June 7, 2004

Dialogue report continues campus diversity talks


By Eric Rangus

A group of Emory faculty and staff met with President Jim Wagner April 30 to discuss a report chronicling five diversity dialogues that took place in the spring as well as take another step forward in the campus-wide conversation on community.

Attending the meeting were faculty members Richard Doner (political science), Leslie Harris (history and African American studies), Darryl Neill (psychology) and Beverly Schaffer (economics and violence studies), and staff members Art Linton (violence studies) and Donna Wong (Multicultural Programs and Services).

The 60-page report, delivered to Wagner earlier in the month, contained comments from more than 220 people who attended the meetings. Those comments were grouped into three major categories (symptoms, sources and solutions) related to the high-profile and sometimes-controversial diversity conversation that continued throughout the 2003–04 academic year.

Hard copies of the report are available at the Woodruff Library circulation desk and in the Office of Multicultural Programs and Services. Electronic copies can be downloaded from the violence studies website at www.emory.edu/COLLEGE/

“I think this is a good first step in improving communications between people at Emory at all levels,” said Schaffer, who prepared the report. The dialogues grew out of an effort that began following an Emory College faculty meeting when Schaffer offered to help widen the diversity conversation to include staff and students.

Schaffer and Linton worked with Multicultural Programs and Services to set up the dialogues, held March 6, 16, 26 and April 7 for faculty and staff, and April 15 for students. The March 26 meeting was particularly popular, attracting 120 attendees to the Jones Room.

So everyone could speak freely, participants wrote anonymous comments on index cards and submitted them to facilitator David Hooker, who then led the group discussion. The report reprinted each comment with minimal editing but did not cover the discussions.

The symptoms and their sources centered on four primary concerns: communication, fairness and equity, faculty and staff numbers, and segregation. Schaffer said that from the very first meeting, the majority of concerns gravitated those themes.
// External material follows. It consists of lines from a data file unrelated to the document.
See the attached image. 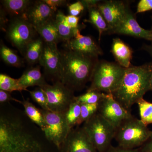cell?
<instances>
[{
  "label": "cell",
  "mask_w": 152,
  "mask_h": 152,
  "mask_svg": "<svg viewBox=\"0 0 152 152\" xmlns=\"http://www.w3.org/2000/svg\"><path fill=\"white\" fill-rule=\"evenodd\" d=\"M43 1L55 12H56L58 7L64 5L67 2L65 0H43Z\"/></svg>",
  "instance_id": "35"
},
{
  "label": "cell",
  "mask_w": 152,
  "mask_h": 152,
  "mask_svg": "<svg viewBox=\"0 0 152 152\" xmlns=\"http://www.w3.org/2000/svg\"><path fill=\"white\" fill-rule=\"evenodd\" d=\"M29 92L33 100L40 106L42 110H49L48 97L42 88L38 87Z\"/></svg>",
  "instance_id": "31"
},
{
  "label": "cell",
  "mask_w": 152,
  "mask_h": 152,
  "mask_svg": "<svg viewBox=\"0 0 152 152\" xmlns=\"http://www.w3.org/2000/svg\"><path fill=\"white\" fill-rule=\"evenodd\" d=\"M60 152H98L83 128H73L62 146Z\"/></svg>",
  "instance_id": "13"
},
{
  "label": "cell",
  "mask_w": 152,
  "mask_h": 152,
  "mask_svg": "<svg viewBox=\"0 0 152 152\" xmlns=\"http://www.w3.org/2000/svg\"><path fill=\"white\" fill-rule=\"evenodd\" d=\"M97 7L109 25V34L118 26L130 10L127 3L117 0L101 1Z\"/></svg>",
  "instance_id": "12"
},
{
  "label": "cell",
  "mask_w": 152,
  "mask_h": 152,
  "mask_svg": "<svg viewBox=\"0 0 152 152\" xmlns=\"http://www.w3.org/2000/svg\"><path fill=\"white\" fill-rule=\"evenodd\" d=\"M89 18L85 21L92 24L98 30L99 33V41H100L101 36L103 32L108 33L110 28L108 24L100 12L96 7H92L88 9Z\"/></svg>",
  "instance_id": "23"
},
{
  "label": "cell",
  "mask_w": 152,
  "mask_h": 152,
  "mask_svg": "<svg viewBox=\"0 0 152 152\" xmlns=\"http://www.w3.org/2000/svg\"><path fill=\"white\" fill-rule=\"evenodd\" d=\"M84 6L85 8L88 9L92 7H96L98 4L101 1L96 0H83L81 1Z\"/></svg>",
  "instance_id": "38"
},
{
  "label": "cell",
  "mask_w": 152,
  "mask_h": 152,
  "mask_svg": "<svg viewBox=\"0 0 152 152\" xmlns=\"http://www.w3.org/2000/svg\"><path fill=\"white\" fill-rule=\"evenodd\" d=\"M152 10V0H141L137 6L136 13L144 12Z\"/></svg>",
  "instance_id": "33"
},
{
  "label": "cell",
  "mask_w": 152,
  "mask_h": 152,
  "mask_svg": "<svg viewBox=\"0 0 152 152\" xmlns=\"http://www.w3.org/2000/svg\"><path fill=\"white\" fill-rule=\"evenodd\" d=\"M10 101H14L20 103L21 101L12 97L11 93L7 91L0 90V102L1 104L8 102Z\"/></svg>",
  "instance_id": "34"
},
{
  "label": "cell",
  "mask_w": 152,
  "mask_h": 152,
  "mask_svg": "<svg viewBox=\"0 0 152 152\" xmlns=\"http://www.w3.org/2000/svg\"><path fill=\"white\" fill-rule=\"evenodd\" d=\"M44 45L45 42L40 37H36L28 44L23 56L29 64L34 65L39 62Z\"/></svg>",
  "instance_id": "20"
},
{
  "label": "cell",
  "mask_w": 152,
  "mask_h": 152,
  "mask_svg": "<svg viewBox=\"0 0 152 152\" xmlns=\"http://www.w3.org/2000/svg\"><path fill=\"white\" fill-rule=\"evenodd\" d=\"M0 54L2 59L9 65L15 67H20L23 64V61L17 52L6 45L1 41Z\"/></svg>",
  "instance_id": "25"
},
{
  "label": "cell",
  "mask_w": 152,
  "mask_h": 152,
  "mask_svg": "<svg viewBox=\"0 0 152 152\" xmlns=\"http://www.w3.org/2000/svg\"><path fill=\"white\" fill-rule=\"evenodd\" d=\"M83 128L98 152H107L112 146L116 129L98 112L84 123Z\"/></svg>",
  "instance_id": "6"
},
{
  "label": "cell",
  "mask_w": 152,
  "mask_h": 152,
  "mask_svg": "<svg viewBox=\"0 0 152 152\" xmlns=\"http://www.w3.org/2000/svg\"><path fill=\"white\" fill-rule=\"evenodd\" d=\"M66 15L59 10L58 11L55 15V19L61 39L62 41L67 43L75 37L77 33L81 29L71 27L66 22Z\"/></svg>",
  "instance_id": "21"
},
{
  "label": "cell",
  "mask_w": 152,
  "mask_h": 152,
  "mask_svg": "<svg viewBox=\"0 0 152 152\" xmlns=\"http://www.w3.org/2000/svg\"><path fill=\"white\" fill-rule=\"evenodd\" d=\"M140 152H152V131L148 139L139 148Z\"/></svg>",
  "instance_id": "36"
},
{
  "label": "cell",
  "mask_w": 152,
  "mask_h": 152,
  "mask_svg": "<svg viewBox=\"0 0 152 152\" xmlns=\"http://www.w3.org/2000/svg\"><path fill=\"white\" fill-rule=\"evenodd\" d=\"M107 152H140L138 148H125L120 146L113 147L112 146Z\"/></svg>",
  "instance_id": "37"
},
{
  "label": "cell",
  "mask_w": 152,
  "mask_h": 152,
  "mask_svg": "<svg viewBox=\"0 0 152 152\" xmlns=\"http://www.w3.org/2000/svg\"><path fill=\"white\" fill-rule=\"evenodd\" d=\"M37 140L20 122L11 118H0V152L21 151L32 145Z\"/></svg>",
  "instance_id": "3"
},
{
  "label": "cell",
  "mask_w": 152,
  "mask_h": 152,
  "mask_svg": "<svg viewBox=\"0 0 152 152\" xmlns=\"http://www.w3.org/2000/svg\"><path fill=\"white\" fill-rule=\"evenodd\" d=\"M85 9L84 6L81 1H77L68 6L70 15L78 17Z\"/></svg>",
  "instance_id": "32"
},
{
  "label": "cell",
  "mask_w": 152,
  "mask_h": 152,
  "mask_svg": "<svg viewBox=\"0 0 152 152\" xmlns=\"http://www.w3.org/2000/svg\"><path fill=\"white\" fill-rule=\"evenodd\" d=\"M149 53H150L151 56L152 57V45H151L149 46H147L146 48Z\"/></svg>",
  "instance_id": "40"
},
{
  "label": "cell",
  "mask_w": 152,
  "mask_h": 152,
  "mask_svg": "<svg viewBox=\"0 0 152 152\" xmlns=\"http://www.w3.org/2000/svg\"><path fill=\"white\" fill-rule=\"evenodd\" d=\"M98 113L116 129L133 116L129 110L116 100L112 94H104L99 103Z\"/></svg>",
  "instance_id": "10"
},
{
  "label": "cell",
  "mask_w": 152,
  "mask_h": 152,
  "mask_svg": "<svg viewBox=\"0 0 152 152\" xmlns=\"http://www.w3.org/2000/svg\"><path fill=\"white\" fill-rule=\"evenodd\" d=\"M55 12L42 1H36L21 17L36 28L54 18Z\"/></svg>",
  "instance_id": "15"
},
{
  "label": "cell",
  "mask_w": 152,
  "mask_h": 152,
  "mask_svg": "<svg viewBox=\"0 0 152 152\" xmlns=\"http://www.w3.org/2000/svg\"><path fill=\"white\" fill-rule=\"evenodd\" d=\"M19 84L27 91L28 87L38 86L42 88L48 84L39 66L31 67L24 72L18 79Z\"/></svg>",
  "instance_id": "18"
},
{
  "label": "cell",
  "mask_w": 152,
  "mask_h": 152,
  "mask_svg": "<svg viewBox=\"0 0 152 152\" xmlns=\"http://www.w3.org/2000/svg\"><path fill=\"white\" fill-rule=\"evenodd\" d=\"M150 89L151 90H152V75L151 76V79L150 80Z\"/></svg>",
  "instance_id": "41"
},
{
  "label": "cell",
  "mask_w": 152,
  "mask_h": 152,
  "mask_svg": "<svg viewBox=\"0 0 152 152\" xmlns=\"http://www.w3.org/2000/svg\"><path fill=\"white\" fill-rule=\"evenodd\" d=\"M109 34L125 35L152 41L151 30L145 29L140 26L131 10L128 11L118 26Z\"/></svg>",
  "instance_id": "14"
},
{
  "label": "cell",
  "mask_w": 152,
  "mask_h": 152,
  "mask_svg": "<svg viewBox=\"0 0 152 152\" xmlns=\"http://www.w3.org/2000/svg\"><path fill=\"white\" fill-rule=\"evenodd\" d=\"M111 52L117 64L125 69L131 66L132 51L129 46L120 38L113 39L112 43Z\"/></svg>",
  "instance_id": "17"
},
{
  "label": "cell",
  "mask_w": 152,
  "mask_h": 152,
  "mask_svg": "<svg viewBox=\"0 0 152 152\" xmlns=\"http://www.w3.org/2000/svg\"><path fill=\"white\" fill-rule=\"evenodd\" d=\"M151 132L140 120L133 116L117 128L115 139L119 146L127 149L138 148L147 141Z\"/></svg>",
  "instance_id": "5"
},
{
  "label": "cell",
  "mask_w": 152,
  "mask_h": 152,
  "mask_svg": "<svg viewBox=\"0 0 152 152\" xmlns=\"http://www.w3.org/2000/svg\"><path fill=\"white\" fill-rule=\"evenodd\" d=\"M80 114L81 104L75 99L64 114L66 121L71 130L77 126Z\"/></svg>",
  "instance_id": "26"
},
{
  "label": "cell",
  "mask_w": 152,
  "mask_h": 152,
  "mask_svg": "<svg viewBox=\"0 0 152 152\" xmlns=\"http://www.w3.org/2000/svg\"><path fill=\"white\" fill-rule=\"evenodd\" d=\"M61 52V81L73 91H80L91 81L99 60L70 49Z\"/></svg>",
  "instance_id": "1"
},
{
  "label": "cell",
  "mask_w": 152,
  "mask_h": 152,
  "mask_svg": "<svg viewBox=\"0 0 152 152\" xmlns=\"http://www.w3.org/2000/svg\"><path fill=\"white\" fill-rule=\"evenodd\" d=\"M35 30L44 42L49 45H57L61 42L55 17L36 28Z\"/></svg>",
  "instance_id": "19"
},
{
  "label": "cell",
  "mask_w": 152,
  "mask_h": 152,
  "mask_svg": "<svg viewBox=\"0 0 152 152\" xmlns=\"http://www.w3.org/2000/svg\"><path fill=\"white\" fill-rule=\"evenodd\" d=\"M39 64L44 68L45 74L53 83L61 81V52L57 45H49L45 42Z\"/></svg>",
  "instance_id": "11"
},
{
  "label": "cell",
  "mask_w": 152,
  "mask_h": 152,
  "mask_svg": "<svg viewBox=\"0 0 152 152\" xmlns=\"http://www.w3.org/2000/svg\"><path fill=\"white\" fill-rule=\"evenodd\" d=\"M105 93L97 91H87L84 94L76 96L75 99L80 104H99Z\"/></svg>",
  "instance_id": "29"
},
{
  "label": "cell",
  "mask_w": 152,
  "mask_h": 152,
  "mask_svg": "<svg viewBox=\"0 0 152 152\" xmlns=\"http://www.w3.org/2000/svg\"><path fill=\"white\" fill-rule=\"evenodd\" d=\"M138 106L140 120L145 126L152 124V103L144 99H140L137 102Z\"/></svg>",
  "instance_id": "27"
},
{
  "label": "cell",
  "mask_w": 152,
  "mask_h": 152,
  "mask_svg": "<svg viewBox=\"0 0 152 152\" xmlns=\"http://www.w3.org/2000/svg\"><path fill=\"white\" fill-rule=\"evenodd\" d=\"M7 13L4 9H1V28L2 30H5L6 24L7 23V18L6 14ZM6 31V30H5Z\"/></svg>",
  "instance_id": "39"
},
{
  "label": "cell",
  "mask_w": 152,
  "mask_h": 152,
  "mask_svg": "<svg viewBox=\"0 0 152 152\" xmlns=\"http://www.w3.org/2000/svg\"><path fill=\"white\" fill-rule=\"evenodd\" d=\"M41 88L46 94L48 107L51 111L64 114L75 99L74 91L61 81L52 85L48 84Z\"/></svg>",
  "instance_id": "9"
},
{
  "label": "cell",
  "mask_w": 152,
  "mask_h": 152,
  "mask_svg": "<svg viewBox=\"0 0 152 152\" xmlns=\"http://www.w3.org/2000/svg\"><path fill=\"white\" fill-rule=\"evenodd\" d=\"M46 126L44 132L48 140L60 151L71 129L65 118L64 114L40 109Z\"/></svg>",
  "instance_id": "7"
},
{
  "label": "cell",
  "mask_w": 152,
  "mask_h": 152,
  "mask_svg": "<svg viewBox=\"0 0 152 152\" xmlns=\"http://www.w3.org/2000/svg\"><path fill=\"white\" fill-rule=\"evenodd\" d=\"M126 69L117 63L99 61L93 72L91 86L87 91L112 94L120 86Z\"/></svg>",
  "instance_id": "4"
},
{
  "label": "cell",
  "mask_w": 152,
  "mask_h": 152,
  "mask_svg": "<svg viewBox=\"0 0 152 152\" xmlns=\"http://www.w3.org/2000/svg\"><path fill=\"white\" fill-rule=\"evenodd\" d=\"M99 104H81V114L77 123L79 126L83 123L86 122L98 112Z\"/></svg>",
  "instance_id": "30"
},
{
  "label": "cell",
  "mask_w": 152,
  "mask_h": 152,
  "mask_svg": "<svg viewBox=\"0 0 152 152\" xmlns=\"http://www.w3.org/2000/svg\"><path fill=\"white\" fill-rule=\"evenodd\" d=\"M67 48L91 56L98 58L103 53L102 49L90 36L81 34L80 31L66 43Z\"/></svg>",
  "instance_id": "16"
},
{
  "label": "cell",
  "mask_w": 152,
  "mask_h": 152,
  "mask_svg": "<svg viewBox=\"0 0 152 152\" xmlns=\"http://www.w3.org/2000/svg\"><path fill=\"white\" fill-rule=\"evenodd\" d=\"M30 0H4L3 8L13 18L22 17L34 2Z\"/></svg>",
  "instance_id": "22"
},
{
  "label": "cell",
  "mask_w": 152,
  "mask_h": 152,
  "mask_svg": "<svg viewBox=\"0 0 152 152\" xmlns=\"http://www.w3.org/2000/svg\"><path fill=\"white\" fill-rule=\"evenodd\" d=\"M6 37L22 55L37 33L30 23L21 17L13 18L6 30Z\"/></svg>",
  "instance_id": "8"
},
{
  "label": "cell",
  "mask_w": 152,
  "mask_h": 152,
  "mask_svg": "<svg viewBox=\"0 0 152 152\" xmlns=\"http://www.w3.org/2000/svg\"><path fill=\"white\" fill-rule=\"evenodd\" d=\"M23 106L25 113L32 121L36 124L44 132L46 126L43 115L40 109L35 106L28 100L21 101L20 103Z\"/></svg>",
  "instance_id": "24"
},
{
  "label": "cell",
  "mask_w": 152,
  "mask_h": 152,
  "mask_svg": "<svg viewBox=\"0 0 152 152\" xmlns=\"http://www.w3.org/2000/svg\"><path fill=\"white\" fill-rule=\"evenodd\" d=\"M0 90L12 93L14 91H25L19 84L18 79H14L6 74L0 75Z\"/></svg>",
  "instance_id": "28"
},
{
  "label": "cell",
  "mask_w": 152,
  "mask_h": 152,
  "mask_svg": "<svg viewBox=\"0 0 152 152\" xmlns=\"http://www.w3.org/2000/svg\"><path fill=\"white\" fill-rule=\"evenodd\" d=\"M151 32L152 36V28L151 29Z\"/></svg>",
  "instance_id": "42"
},
{
  "label": "cell",
  "mask_w": 152,
  "mask_h": 152,
  "mask_svg": "<svg viewBox=\"0 0 152 152\" xmlns=\"http://www.w3.org/2000/svg\"><path fill=\"white\" fill-rule=\"evenodd\" d=\"M152 75V63L126 69L120 86L112 94L114 98L129 110L151 90L150 80Z\"/></svg>",
  "instance_id": "2"
}]
</instances>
The comments were at times disturbing (“feel treated differently from white colleagues”), vague (“education”), optimistic (“don’t be afraid to step out of your element”), ambitious (“if we could somehow switch jobs with each other occasionally”) and thought provoking (“the institution does not compensate you or recognize you for your relations with others of a different race”).

“It was encouraging to see the freedom people felt during the dialogue sessions to be open and honest,” Wagner said. “On the other hand, it was terribly disappointing to learn of some past incidents.”
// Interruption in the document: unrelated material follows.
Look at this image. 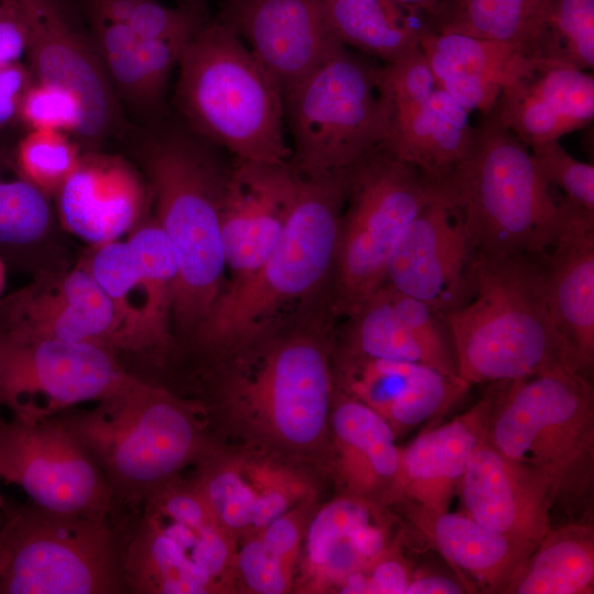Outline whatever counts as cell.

While the comments were almost always passionate, the perceptions behind them weren’t always accurate. One, for instance, claimed that Emory did not have any African Americans in the upper administration. Incoming Provost Earl Lewis and John Ford, vice president for Campus Life, are both African American.

The April 15 meeting was an invitation-only dialogue that included 24 students. The format was similar to the previous dialogues, but the data were organized differently, highlighting a primary student concern (self-segregation, including the prevalence of narrowly defined ethnic, racial and religious groups on campus) and solutions that included addressing freshman orientation and student activities.

Just before Memorial Day, Schaffer was able to upload a copy of the report to the web so the entire community could access it easily. “The dialogue participants wanted the report to be shared with the President, other top administrators and, if possible, the community at large,” she said.

Wagner and Lewis have begun a discussion about whether an upper-administration post to advance diversity and community should be created. Wagner hoped to make a decision within the new provost’s first 90 days on campus.

Wagner also received a letter from the president’s commissions and the Employee Council recommending that progress toward broad community diversity be included in the strategic planning process. He endorsed that recommendation and passed it along to the strategic planning steering committee.

“In building community, as in building any interpersonal relationship, there will always be ‘next steps,’” Wagner said. “It requires constant effort, and we must resist the temptation for complacency.”